War broke out soon after Gladys H arrived in Ceylon (Sri Lanka) to take up a teaching job. She is stuck there until the end of the war. There are a lot of British men, but she would rather find one through the Marriage Bureau, about which she has read a lot in the press. She is 35, old to become a mother, but she would like to meet a man who wants to have children. He must be reliable, broad-minded, cheery – a “pukka sahib” – and living in Ceylon.

Clients’ requirements – men

Alfred is a snob

Captain Alfred J’s father is Rector of a country parish. His son is in the Regular Army and rather disdains his parents’ rustic background. He is 31 and stipulates She must have natural hair, not brown eyes, easy to look at, spinster, MUST NOT BE A NURSE, not an only child, neat and tidy, of my own class or better still, out of a higher drawer. The interviewer notes: What he really wants is someone with a handle to her name as he is rather a snob.

Walter gets what he wants

In spite of being blind Walter P works as a physiotherapist and, he tells the interviewer, I lead a normal active life with a keen interest in the cinema and current affairs. He is 50, with a daughter of 16. His wife was killed in a bombing raid. He wants to marry a girl in her late twenties and have another child.
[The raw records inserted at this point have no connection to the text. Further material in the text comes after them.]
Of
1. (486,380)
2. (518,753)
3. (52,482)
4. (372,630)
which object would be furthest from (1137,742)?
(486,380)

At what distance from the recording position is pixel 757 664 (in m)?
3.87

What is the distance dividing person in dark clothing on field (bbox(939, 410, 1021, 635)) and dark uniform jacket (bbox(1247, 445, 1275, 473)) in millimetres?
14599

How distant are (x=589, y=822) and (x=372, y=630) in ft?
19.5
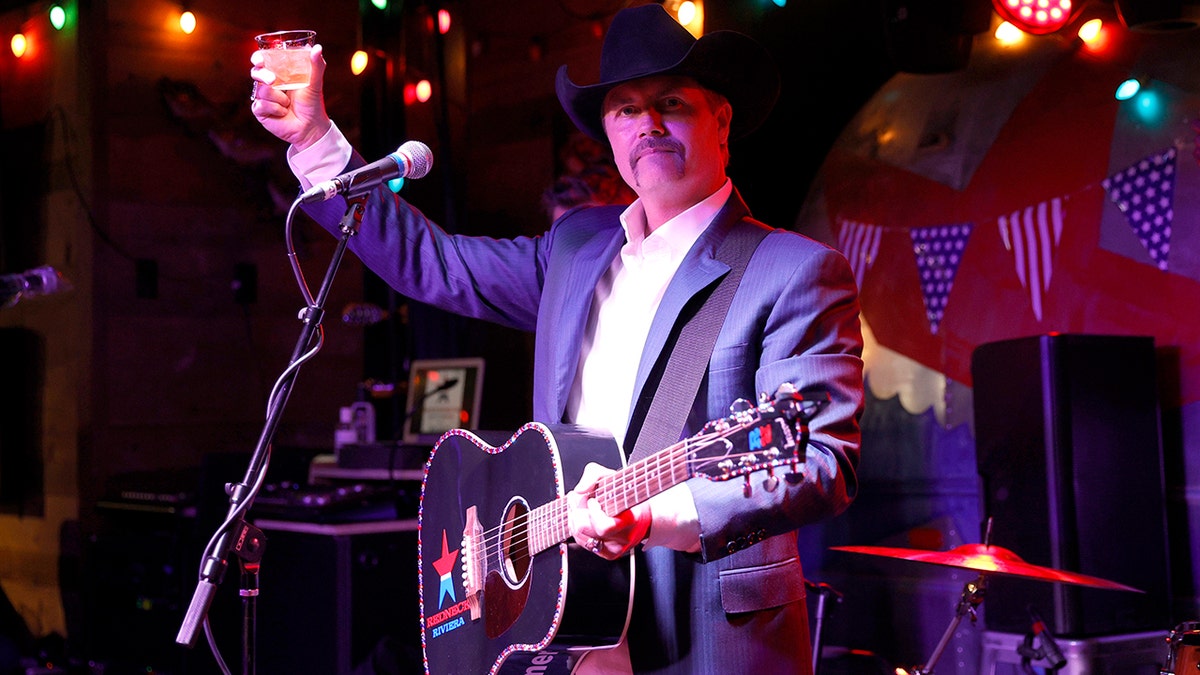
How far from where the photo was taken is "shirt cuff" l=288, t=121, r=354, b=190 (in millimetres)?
2188

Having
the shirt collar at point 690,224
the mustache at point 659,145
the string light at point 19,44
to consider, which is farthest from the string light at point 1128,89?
the string light at point 19,44

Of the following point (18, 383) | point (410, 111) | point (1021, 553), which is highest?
point (410, 111)

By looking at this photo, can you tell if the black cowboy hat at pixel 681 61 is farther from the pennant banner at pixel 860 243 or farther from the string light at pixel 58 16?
the string light at pixel 58 16

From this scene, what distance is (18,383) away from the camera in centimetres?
669


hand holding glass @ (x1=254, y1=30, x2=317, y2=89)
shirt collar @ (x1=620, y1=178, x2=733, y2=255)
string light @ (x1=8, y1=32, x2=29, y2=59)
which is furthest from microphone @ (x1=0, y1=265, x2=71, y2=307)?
shirt collar @ (x1=620, y1=178, x2=733, y2=255)

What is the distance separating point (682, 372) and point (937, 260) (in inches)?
111

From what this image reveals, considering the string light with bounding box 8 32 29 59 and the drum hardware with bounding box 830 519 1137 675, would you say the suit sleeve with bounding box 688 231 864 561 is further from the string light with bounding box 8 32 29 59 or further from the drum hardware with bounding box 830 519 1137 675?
the string light with bounding box 8 32 29 59

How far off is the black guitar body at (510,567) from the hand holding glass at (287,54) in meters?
0.74

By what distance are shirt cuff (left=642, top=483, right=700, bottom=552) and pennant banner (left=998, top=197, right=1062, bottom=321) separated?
9.20 ft

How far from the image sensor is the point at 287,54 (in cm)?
204

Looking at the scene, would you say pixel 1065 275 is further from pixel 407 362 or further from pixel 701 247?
pixel 407 362

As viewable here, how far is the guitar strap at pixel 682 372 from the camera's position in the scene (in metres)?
Answer: 1.91

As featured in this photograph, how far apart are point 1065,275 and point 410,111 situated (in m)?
3.14

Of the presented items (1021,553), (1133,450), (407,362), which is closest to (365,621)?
(407,362)
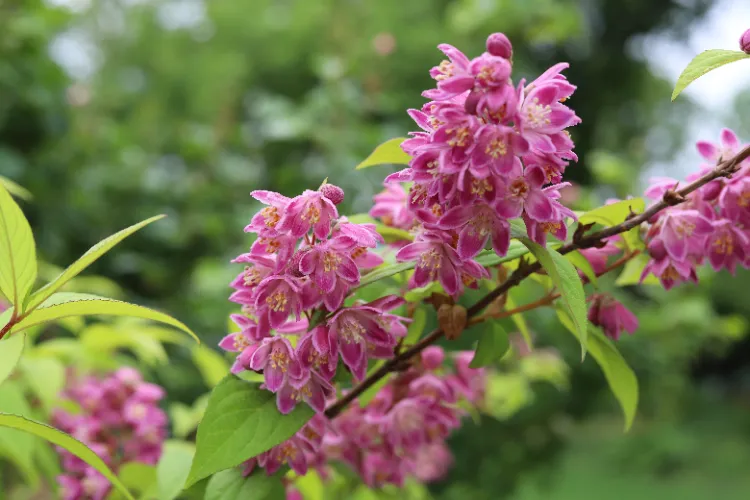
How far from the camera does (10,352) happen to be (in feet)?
1.84

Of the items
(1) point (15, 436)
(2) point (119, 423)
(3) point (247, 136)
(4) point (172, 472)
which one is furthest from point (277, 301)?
(3) point (247, 136)

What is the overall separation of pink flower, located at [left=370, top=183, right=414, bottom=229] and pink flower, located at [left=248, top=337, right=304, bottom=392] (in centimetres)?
18

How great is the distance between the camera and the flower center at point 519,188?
0.46 m

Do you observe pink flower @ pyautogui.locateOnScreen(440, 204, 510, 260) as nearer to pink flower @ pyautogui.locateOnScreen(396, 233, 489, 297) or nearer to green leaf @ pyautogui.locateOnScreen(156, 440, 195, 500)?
pink flower @ pyautogui.locateOnScreen(396, 233, 489, 297)

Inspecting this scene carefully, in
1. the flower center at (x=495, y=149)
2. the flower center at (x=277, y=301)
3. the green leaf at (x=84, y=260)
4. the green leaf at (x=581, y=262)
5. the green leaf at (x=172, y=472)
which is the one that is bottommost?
the green leaf at (x=172, y=472)

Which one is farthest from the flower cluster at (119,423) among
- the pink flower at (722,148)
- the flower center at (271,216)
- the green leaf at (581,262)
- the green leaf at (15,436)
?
the pink flower at (722,148)

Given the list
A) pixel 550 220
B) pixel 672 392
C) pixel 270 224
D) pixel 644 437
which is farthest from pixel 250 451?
pixel 644 437

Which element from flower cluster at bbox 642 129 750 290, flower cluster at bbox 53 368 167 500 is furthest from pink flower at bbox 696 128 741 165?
flower cluster at bbox 53 368 167 500

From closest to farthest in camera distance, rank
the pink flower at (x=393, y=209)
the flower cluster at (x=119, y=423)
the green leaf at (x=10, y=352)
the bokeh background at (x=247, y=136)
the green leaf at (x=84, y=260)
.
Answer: the green leaf at (x=84, y=260) → the green leaf at (x=10, y=352) → the pink flower at (x=393, y=209) → the flower cluster at (x=119, y=423) → the bokeh background at (x=247, y=136)

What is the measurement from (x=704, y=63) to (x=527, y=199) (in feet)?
0.55

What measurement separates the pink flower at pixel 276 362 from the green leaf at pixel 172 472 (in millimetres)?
136

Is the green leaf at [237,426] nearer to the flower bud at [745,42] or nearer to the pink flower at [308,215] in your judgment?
the pink flower at [308,215]

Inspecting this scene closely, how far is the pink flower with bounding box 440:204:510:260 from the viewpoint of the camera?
1.55ft

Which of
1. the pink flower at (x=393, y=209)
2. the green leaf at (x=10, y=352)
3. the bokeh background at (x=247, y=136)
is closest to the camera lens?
the green leaf at (x=10, y=352)
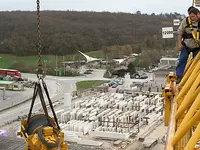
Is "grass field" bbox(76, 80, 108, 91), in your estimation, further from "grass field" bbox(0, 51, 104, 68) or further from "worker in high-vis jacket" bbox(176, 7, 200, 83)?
"worker in high-vis jacket" bbox(176, 7, 200, 83)

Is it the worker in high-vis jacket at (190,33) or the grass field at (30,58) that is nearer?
the worker in high-vis jacket at (190,33)

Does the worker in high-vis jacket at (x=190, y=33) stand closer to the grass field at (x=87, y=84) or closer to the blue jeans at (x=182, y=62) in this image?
the blue jeans at (x=182, y=62)

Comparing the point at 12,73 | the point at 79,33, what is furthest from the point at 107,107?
the point at 79,33

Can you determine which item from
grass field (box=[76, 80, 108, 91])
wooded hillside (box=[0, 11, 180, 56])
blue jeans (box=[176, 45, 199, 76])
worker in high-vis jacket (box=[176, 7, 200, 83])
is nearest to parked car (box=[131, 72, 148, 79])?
grass field (box=[76, 80, 108, 91])

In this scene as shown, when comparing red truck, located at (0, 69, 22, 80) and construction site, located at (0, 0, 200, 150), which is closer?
construction site, located at (0, 0, 200, 150)

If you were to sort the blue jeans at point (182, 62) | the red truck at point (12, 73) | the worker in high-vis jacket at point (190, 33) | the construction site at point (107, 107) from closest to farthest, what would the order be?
the construction site at point (107, 107) < the worker in high-vis jacket at point (190, 33) < the blue jeans at point (182, 62) < the red truck at point (12, 73)

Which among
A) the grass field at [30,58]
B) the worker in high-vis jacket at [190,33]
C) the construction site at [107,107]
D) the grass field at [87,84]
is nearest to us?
the construction site at [107,107]

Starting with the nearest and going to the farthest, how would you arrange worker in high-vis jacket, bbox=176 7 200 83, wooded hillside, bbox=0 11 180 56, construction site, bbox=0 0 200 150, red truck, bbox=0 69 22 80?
construction site, bbox=0 0 200 150 → worker in high-vis jacket, bbox=176 7 200 83 → red truck, bbox=0 69 22 80 → wooded hillside, bbox=0 11 180 56

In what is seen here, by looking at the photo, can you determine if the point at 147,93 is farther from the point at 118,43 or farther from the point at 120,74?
the point at 118,43

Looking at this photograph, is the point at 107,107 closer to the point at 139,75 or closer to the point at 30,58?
the point at 139,75

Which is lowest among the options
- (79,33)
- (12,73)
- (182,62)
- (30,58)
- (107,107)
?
(107,107)

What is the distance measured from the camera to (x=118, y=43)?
68750 millimetres

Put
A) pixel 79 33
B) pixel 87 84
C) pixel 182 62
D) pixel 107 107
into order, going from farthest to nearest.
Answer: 1. pixel 79 33
2. pixel 87 84
3. pixel 107 107
4. pixel 182 62

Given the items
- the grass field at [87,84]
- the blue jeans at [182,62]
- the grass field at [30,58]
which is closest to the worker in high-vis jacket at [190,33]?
the blue jeans at [182,62]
The interviewer insists that he extend his age range to 35; and in 1947 he marries the fifth young woman to whom he is introduced. She is 37.

Frank fled persecution

Frank N is highly paid as a manager in a large factory making agricultural machinery – vital to the war effort, so although he is only 34 he is not called up to fight. He was born Russian but his family left to escape persecution of Jews. He is very gregarious, and wants a wife who is attractive, must be a good conversationalist, and have the ability to mix with my very many friends. Her past is her own, I am not going to ask any questions.

Alexander wants to marry money

Alexander S lives in a large country house in Wales, the 30-year-old son of wealthy parents. The interviewer questions him closely as he seems to have no source of income, but wants to marry a girl aged 17-27 who is very wealthy or devastatingly beautiful. Miss Mayfair, Miss Beautiful, Miss Rich or Miss Heaven. The bureau drops him after discovering that he tried to borrow money from Miss W.

A bohemian or a baker for Norman

At 41 Norman R was too old to be called up for active service, but served in Intelligence. His wife left him for an American Colonel. After the War, being a solicitor, he works for the War Crimes Group; but next year – 1948 – he will leave the Army and have to find a new job. He wants to find either a sophisticated bohemian sort preferably with some secretarial experience in literary work, or else a country girl, good at home baking. Able to ride and willing to go to remote places.

Wilfred’s wife must pay for half the house

Since his wife divorced him, claiming adultery (trumped up, he tells the interviewer) Wilfred B, a retired naval Commander of 64, is living in his London club. A new wife must be financially self-supporting, as he wants to buy a house in his native Ireland, but I could only produce half the cost of purchase. My daughter of 18 is living with her mother and I am very anxious to have a home where she could spend part of the time. I have a horror of suburbia or arty women, and I don’t play bridge.

The war left Jack deaf

Jack B left his council school at 14, was deafened by a bomb but in 1941 is working as an articled clerk. Aged 22 he earns £27 10s per month. He would like his wife to be a working class girl, capable of efficiently running a home, cooking, sewing etc, willing to put up with deafness, quiet, non-smoker, only drinking on social occasions. To the interviewer’s surprise he pays the registration fee by cheque (most clients pay cash). But he meets no prospective wives as the interviewer files his card away after marking it cheque bounced.